TensorRT
TensorRT copied to clipboard
Asynchronous inference engine, the speed increases exponentially
hello, when i use multiple stream parallel inference engine, the speed is doubled, this is my code, thank you very much for your help
const int nStreams =3;
std::cout << "Creating " << nStreams << " CUDA streams." << std::endl;
cudaStream_t stream[nStreams];;
for (int i = 0; i < nStreams; i++)
cudaStreamCreate(&stream[i]);
//cudaStream_t stream;
//cudaStreamCreate(&stream);
//复制图片数据到GPU
cudaEvent_t start, stop;
float elapsedTime;
cudaEventCreate(&start);
cudaEventCreate(&stop);
cudaEventRecord(start, 0);
for (int i = 0; i < nStreams; i++) {
cudaMemcpyAsync(buffers[inputIndex], data, m_nImgNum * m_nChannelNum * m_nImgSize * m_nImgSize * sizeof(float), cudaMemcpyHostToDevice, stream[i]);
//执行推理
context->enqueueV2(buffers, stream[i], nullptr);
//将GPU数据拷贝回CPU
cudaMemcpyAsync(outdata, buffers[outputIndex], m_nImgNum * m_nImgSize * m_nImgSize * sizeof(int), cudaMemcpyDeviceToHost, stream[i]);
//cudaStreamSynchronize(stream[i]);
}
for (int i = 0; i < nStreams; ++i)
cudaStreamSynchronize(stream[i]);
//销毁流
CUDA_CHECK();
CUDA_CALL(cudaDeviceSynchronize());
CUDA_CALL(cudaEventRecord(stop, 0));
CUDA_CALL(cudaEventSynchronize(stop));
CUDA_CALL(cudaEventElapsedTime(&elapsedTime, start, stop));
std::cout << "Whole process took " << elapsedTime << "ms." << std::endl;
for (int i = 0; i < nStreams; ++i)
cudaStreamDestroy(stream[i]);
- Please run at least 100-150 times to warm up the GPU.

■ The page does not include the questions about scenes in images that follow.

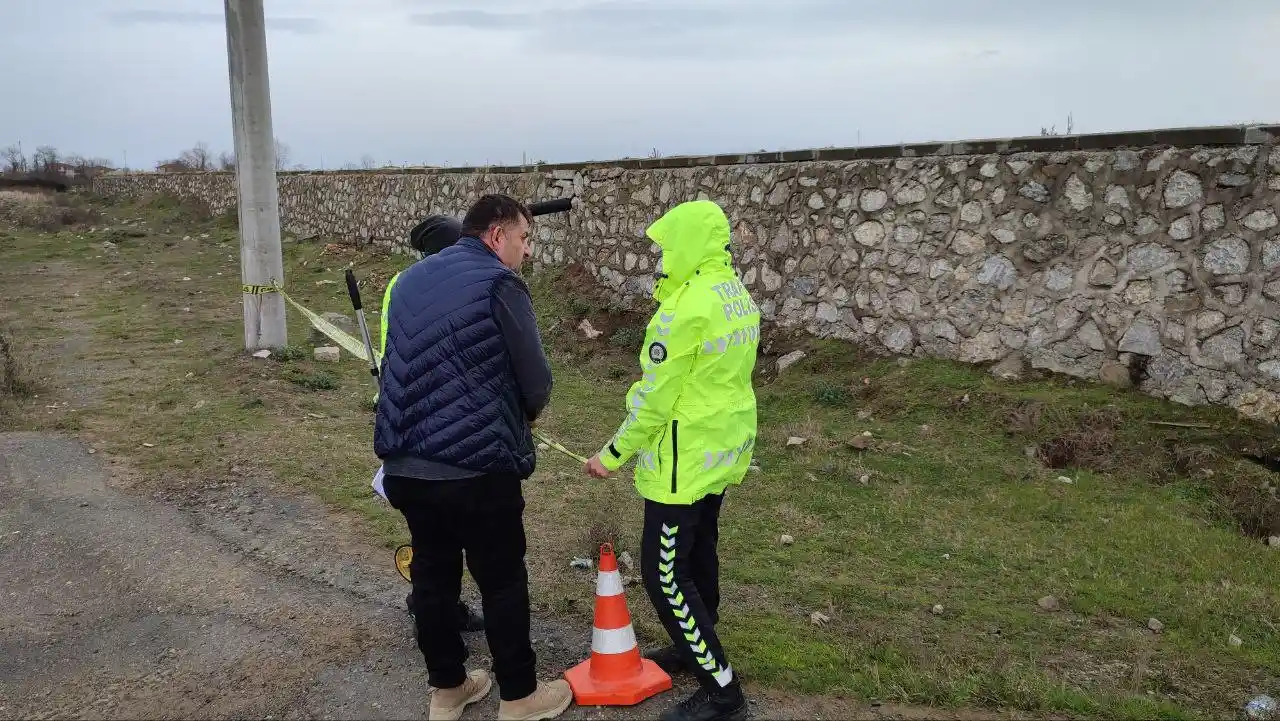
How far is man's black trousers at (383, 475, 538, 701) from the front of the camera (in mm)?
3105

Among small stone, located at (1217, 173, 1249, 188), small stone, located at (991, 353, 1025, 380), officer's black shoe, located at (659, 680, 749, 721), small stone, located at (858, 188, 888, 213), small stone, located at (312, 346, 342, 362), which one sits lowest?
officer's black shoe, located at (659, 680, 749, 721)

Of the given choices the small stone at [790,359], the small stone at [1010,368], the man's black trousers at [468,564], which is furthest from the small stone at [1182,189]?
the man's black trousers at [468,564]

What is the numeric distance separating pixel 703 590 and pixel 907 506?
2412 millimetres

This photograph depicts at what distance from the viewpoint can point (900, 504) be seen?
18.4ft

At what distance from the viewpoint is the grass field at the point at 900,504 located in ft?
12.5

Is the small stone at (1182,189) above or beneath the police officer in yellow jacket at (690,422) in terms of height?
above

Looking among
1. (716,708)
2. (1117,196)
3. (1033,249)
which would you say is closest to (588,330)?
(1033,249)

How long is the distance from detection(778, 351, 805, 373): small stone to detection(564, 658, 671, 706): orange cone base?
4918mm

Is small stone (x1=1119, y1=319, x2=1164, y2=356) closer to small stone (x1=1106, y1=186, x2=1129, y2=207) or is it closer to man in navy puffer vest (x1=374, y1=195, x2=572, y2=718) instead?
small stone (x1=1106, y1=186, x2=1129, y2=207)

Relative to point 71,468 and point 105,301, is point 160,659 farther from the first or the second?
point 105,301

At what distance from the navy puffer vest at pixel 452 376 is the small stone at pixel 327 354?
22.3ft

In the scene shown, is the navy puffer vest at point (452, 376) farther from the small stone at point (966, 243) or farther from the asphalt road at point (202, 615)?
the small stone at point (966, 243)

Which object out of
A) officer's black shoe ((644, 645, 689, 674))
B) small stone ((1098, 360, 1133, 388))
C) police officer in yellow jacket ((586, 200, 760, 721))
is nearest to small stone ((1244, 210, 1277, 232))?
small stone ((1098, 360, 1133, 388))

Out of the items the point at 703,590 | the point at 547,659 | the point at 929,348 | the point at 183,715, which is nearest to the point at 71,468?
the point at 183,715
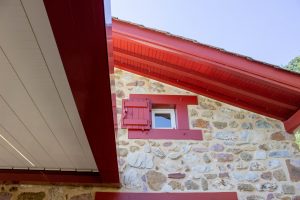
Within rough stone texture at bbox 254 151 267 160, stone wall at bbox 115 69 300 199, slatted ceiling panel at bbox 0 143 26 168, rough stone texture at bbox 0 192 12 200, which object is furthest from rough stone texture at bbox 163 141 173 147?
rough stone texture at bbox 0 192 12 200

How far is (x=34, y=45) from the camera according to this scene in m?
1.44

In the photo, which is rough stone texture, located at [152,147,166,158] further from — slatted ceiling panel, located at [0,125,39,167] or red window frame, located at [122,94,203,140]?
slatted ceiling panel, located at [0,125,39,167]

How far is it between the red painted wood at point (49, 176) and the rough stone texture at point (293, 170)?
2174mm

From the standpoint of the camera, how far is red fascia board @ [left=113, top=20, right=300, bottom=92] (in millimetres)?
3410

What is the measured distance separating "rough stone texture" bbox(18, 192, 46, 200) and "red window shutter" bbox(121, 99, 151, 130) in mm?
1171

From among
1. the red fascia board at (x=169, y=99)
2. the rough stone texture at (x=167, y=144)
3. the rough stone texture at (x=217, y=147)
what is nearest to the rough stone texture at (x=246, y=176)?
the rough stone texture at (x=217, y=147)

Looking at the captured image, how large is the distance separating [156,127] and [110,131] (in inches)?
65.0

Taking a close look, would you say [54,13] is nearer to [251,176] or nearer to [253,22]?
[251,176]

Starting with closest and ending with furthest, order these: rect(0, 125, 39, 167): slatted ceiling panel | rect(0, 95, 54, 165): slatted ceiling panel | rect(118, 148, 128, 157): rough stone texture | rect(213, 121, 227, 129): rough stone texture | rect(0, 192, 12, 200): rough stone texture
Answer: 1. rect(0, 95, 54, 165): slatted ceiling panel
2. rect(0, 125, 39, 167): slatted ceiling panel
3. rect(0, 192, 12, 200): rough stone texture
4. rect(118, 148, 128, 157): rough stone texture
5. rect(213, 121, 227, 129): rough stone texture

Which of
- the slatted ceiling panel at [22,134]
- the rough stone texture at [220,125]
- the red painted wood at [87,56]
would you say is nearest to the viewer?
the red painted wood at [87,56]

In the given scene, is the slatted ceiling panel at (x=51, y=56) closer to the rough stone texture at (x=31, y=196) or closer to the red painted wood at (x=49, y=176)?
the red painted wood at (x=49, y=176)

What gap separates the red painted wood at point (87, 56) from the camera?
3.94 feet

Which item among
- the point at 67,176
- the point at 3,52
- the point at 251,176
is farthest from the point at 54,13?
the point at 251,176

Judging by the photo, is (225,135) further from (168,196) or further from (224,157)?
(168,196)
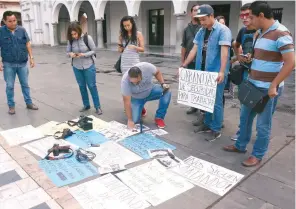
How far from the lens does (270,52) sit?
2.58 meters

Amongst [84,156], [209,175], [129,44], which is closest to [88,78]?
[129,44]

- Locking the GPU frequency is a good practice.
- the inference time may be fluctuating so please measure the mean/median time over N runs
@nvpohanh for viz
btw if you just want to check the multi-stream. trtexec has an option for it, check it with trtexec -h.
Isn't this expected? With nStream=3, you now have 3x as many computations to do, so the latency will be roughly 3x (or slightly less than that, if some kernels happen to run in parallel).
Closing since no activity for more than 3 weeks, please reopen if you still have question, thanks!